GMM-based voice conversion (jp)¶

声優統計のデータを使った、簡単なGMM声質変換のデモノートブックです。下の方に音声サンプルが貼られているので、変換結果の音声を聴き比べることができます。

使用しているライブラリは、一部未公開ですすいません

References¶

[[Toda 2007] T. Toda, A. W. Black, and K. Tokuda, “Voice conversion based on maximum likelihood estimation of spectral parameter trajectory,” IEEE

Trans. Audio, Speech, Lang. Process, vol. 15, no. 8, pp. 2222–2235, Nov. 2007.](http://isw3.naist.jp/~tomoki/Tomoki/Journals/IEEE-Nov-2007_MLVC.pdf)
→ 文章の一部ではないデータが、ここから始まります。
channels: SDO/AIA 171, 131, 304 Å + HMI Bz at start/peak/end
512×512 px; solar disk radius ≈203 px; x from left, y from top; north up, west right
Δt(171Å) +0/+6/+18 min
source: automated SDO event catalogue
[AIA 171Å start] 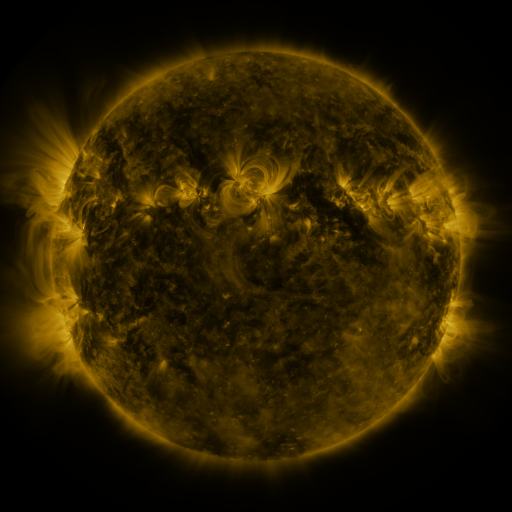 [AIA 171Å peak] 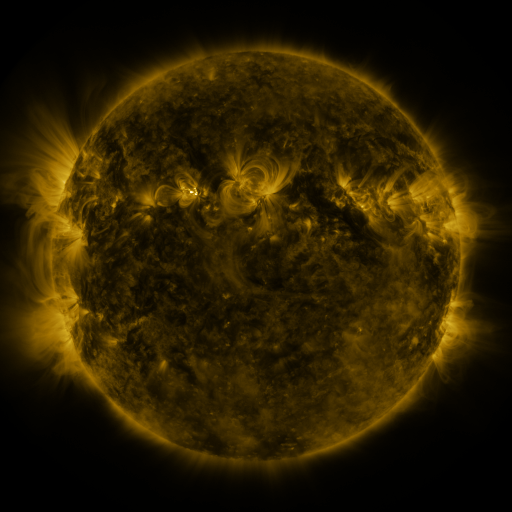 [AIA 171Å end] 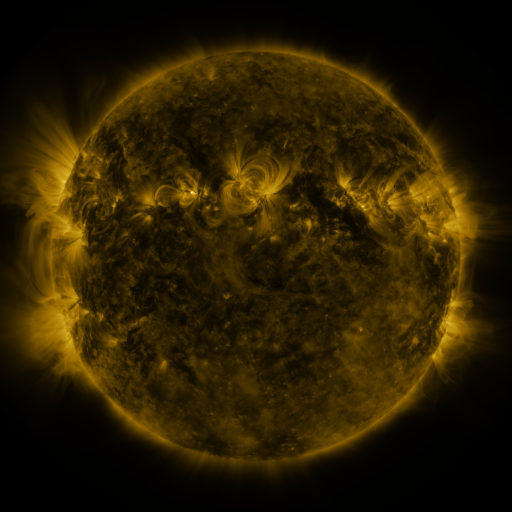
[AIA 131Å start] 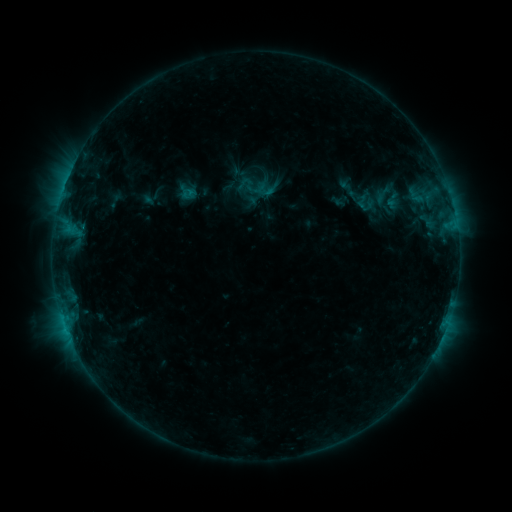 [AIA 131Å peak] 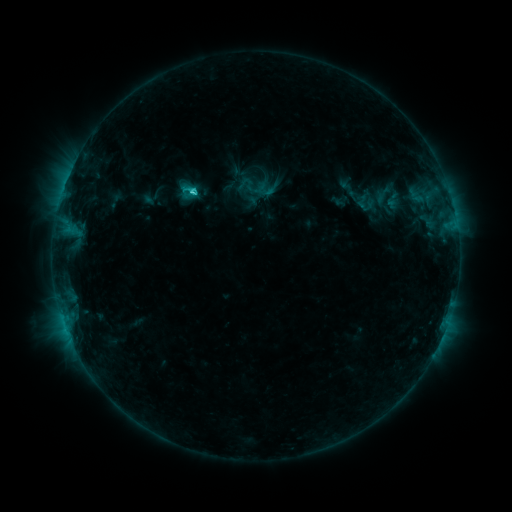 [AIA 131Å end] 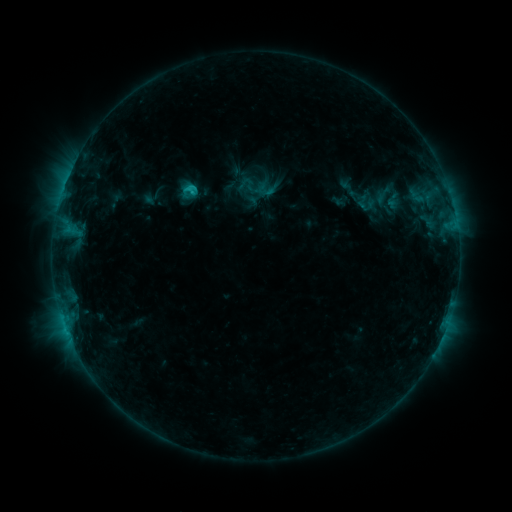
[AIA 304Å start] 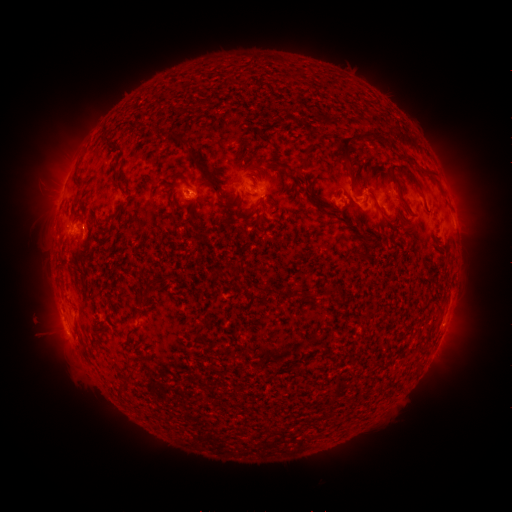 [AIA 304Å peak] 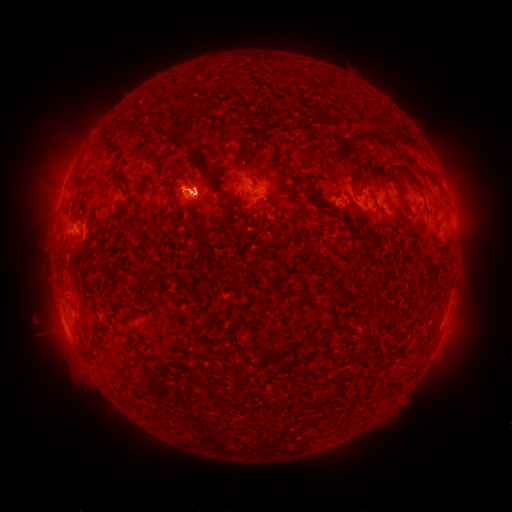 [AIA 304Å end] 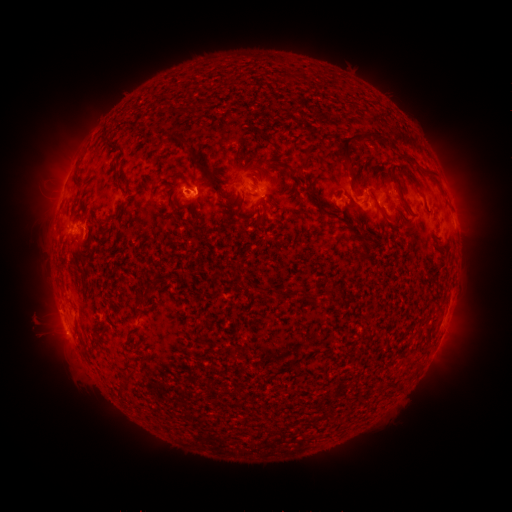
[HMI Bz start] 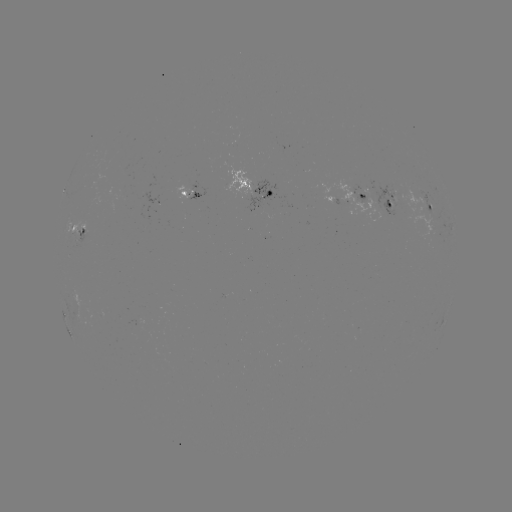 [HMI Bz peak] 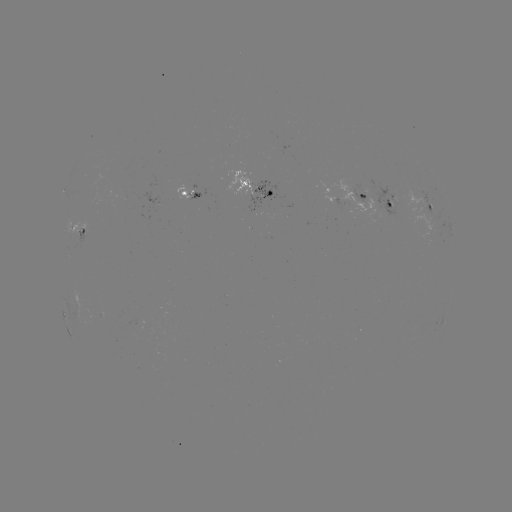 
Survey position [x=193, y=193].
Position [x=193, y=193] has C2.1 flare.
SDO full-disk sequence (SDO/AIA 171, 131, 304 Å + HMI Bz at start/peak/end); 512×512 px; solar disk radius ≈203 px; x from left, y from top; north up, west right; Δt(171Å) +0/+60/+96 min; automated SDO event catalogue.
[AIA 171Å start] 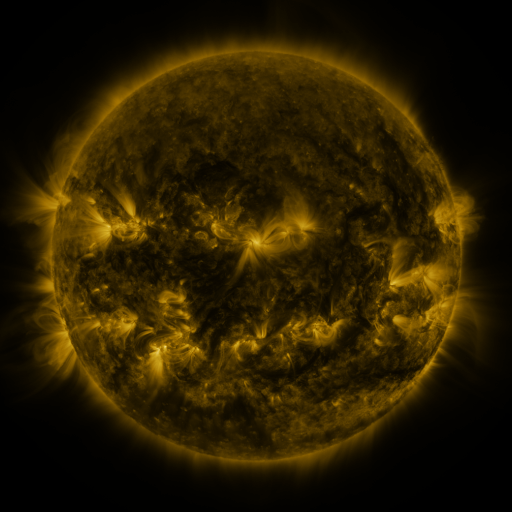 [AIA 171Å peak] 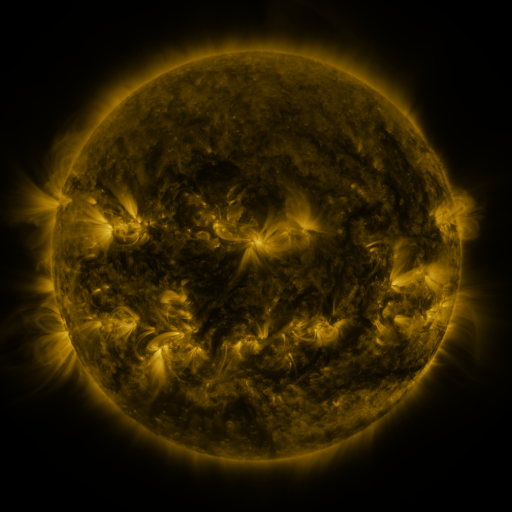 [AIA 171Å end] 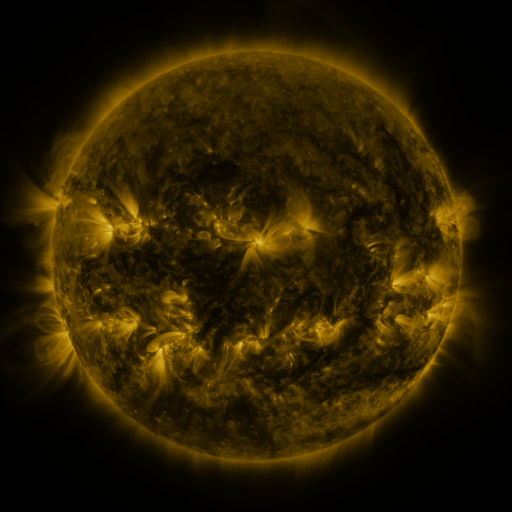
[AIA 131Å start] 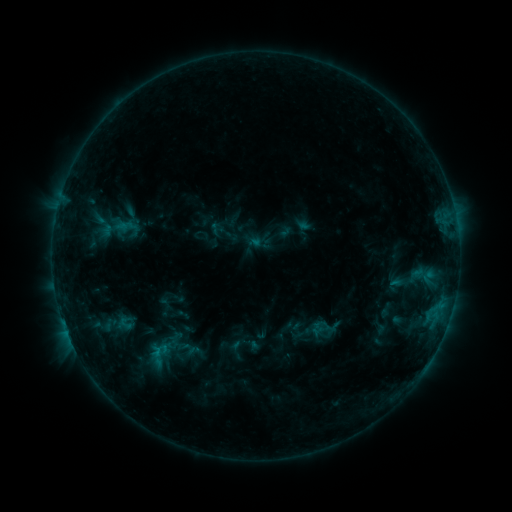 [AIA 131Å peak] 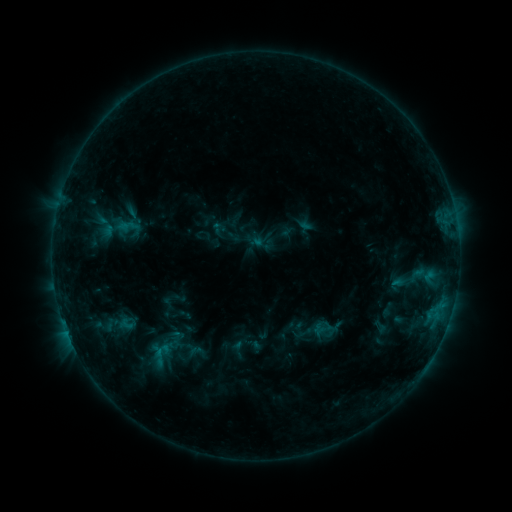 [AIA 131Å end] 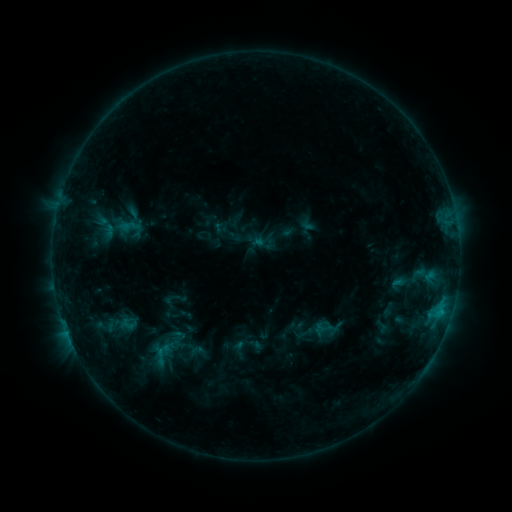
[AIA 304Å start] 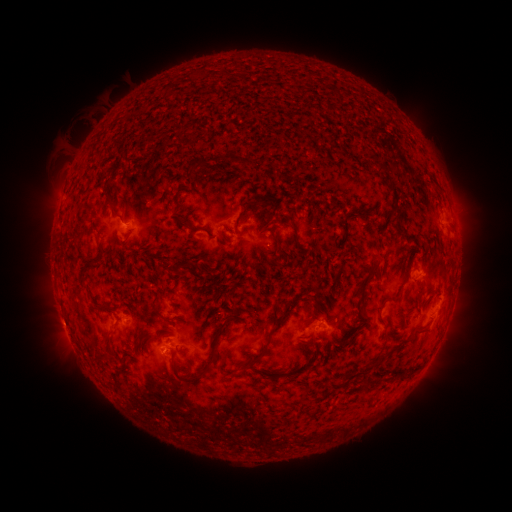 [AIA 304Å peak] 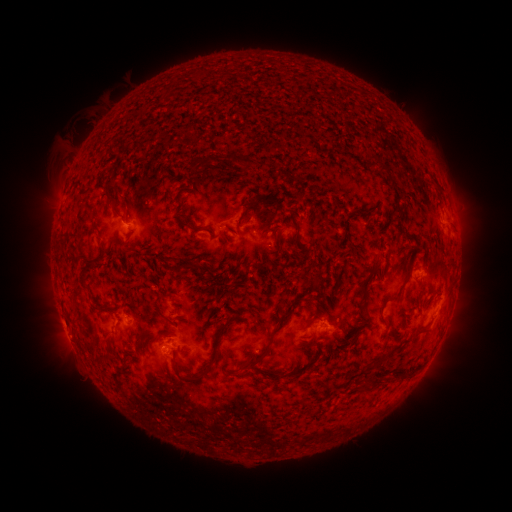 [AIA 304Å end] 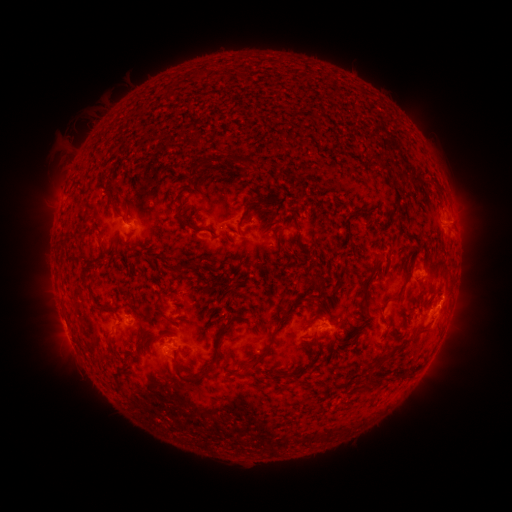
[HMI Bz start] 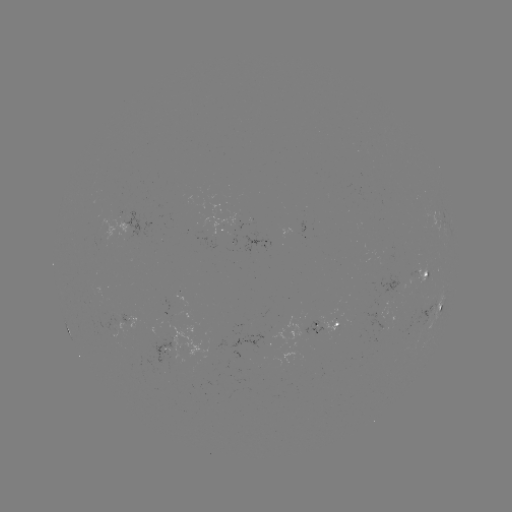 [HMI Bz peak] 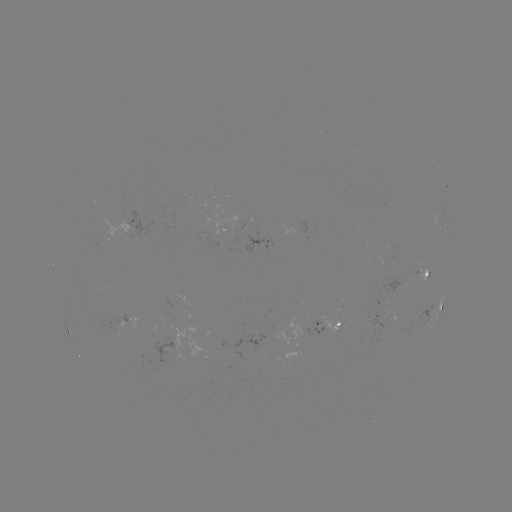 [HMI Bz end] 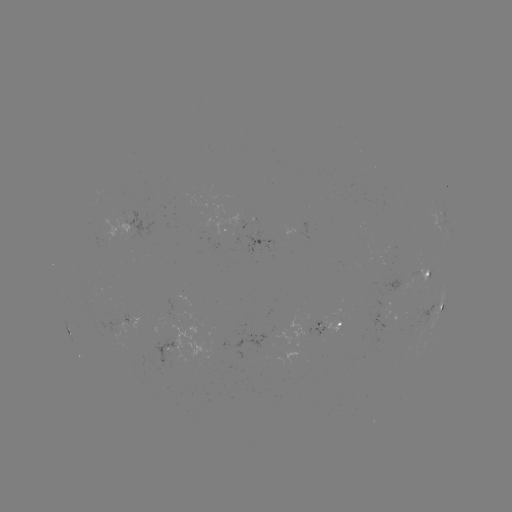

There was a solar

[Kobayashi 2014] Kobayashi, Kazuhiro, et al. "Statistical Singing Voice Conversion with Direct Waveform Modification based on the Spectrum Differential." Fifteenth Annual Conference of the International Speech Communication Association. 2014.

In [1]:

%pylab inline
rcParams["figure.figsize"] = (16,5)
from nnmnkwii.datasets import BatchDataset
from nnmnkwii.datasets.voice_statistics import VoiceStatisticsWavDataSource
from nnmnkwii.preprocessing.alignment import DTWAligner
from nnmnkwii.preprocessing import DeltaAppender
from nnmnkwii.utils import trim_zeros_frames, remove_zeros_frames
from nnmnkwii.metrics import melcd
from nnmnkwii.baseline.gmm import MLPG

from os.path import join, expanduser, basename, splitext
import sys
import time

import numpy as np
from scipy.io import wavfile
from sklearn.mixture import GaussianMixture
from sklearn.model_selection import train_test_split
import pyworld
import pysptk
from pysptk.synthesis import MLSADF, Synthesizer
import librosa
import librosa.display
import IPython
from IPython.display import Audio

Populating the interactive namespace from numpy and matplotlib

Data preparation¶

声質変換統計のデータを適当なところに置きます

In [2]:

DATA_ROOT = join(expanduser("~"), "data", "voice-statistics")
!ls $DATA_ROOT

balance_sentences.txt  fujitou_normal  tsuchiya_normal	uemura_normal
fujitou_angry	       tsuchiya_angry  uemura_angry
fujitou_happy	       tsuchiya_happy  uemura_happy

Settings¶

In [3]:

fs = 48000
fftlen = pyworld.get_cheaptrick_fft_size(fs)
alpha = pysptk.util.mcepalpha(fs)
order = 60
frame_period = 5
hop_length = int(fs * (frame_period * 0.001))
max_files = 30
test_size = 0.1
use_delta = True

if use_delta:
    windows = [
        (0, 0, np.array([1.0])),
        (1, 1, np.array([-0.5, 0.0, 0.5])),
        (1, 1, np.array([1.0, -2.0, 1.0])),
    ]
else:
    windows = [
        (0, 0, np.array([1.0])),
    ]

Data¶

Define custom data source¶

In [4]:

class MyDataSource(VoiceStatisticsWavDataSource):
    def __init__(self, *args, **kwargs):
        super(MyDataSource, self).__init__(*args, **kwargs)
        self.test_paths = None

    def collect_files(self):
        paths, labels = super(
            MyDataSource, self).collect_files()
        paths_train, paths_test, labels_train, labels_test = train_test_split(
            paths, labels, test_size=test_size, random_state=1234)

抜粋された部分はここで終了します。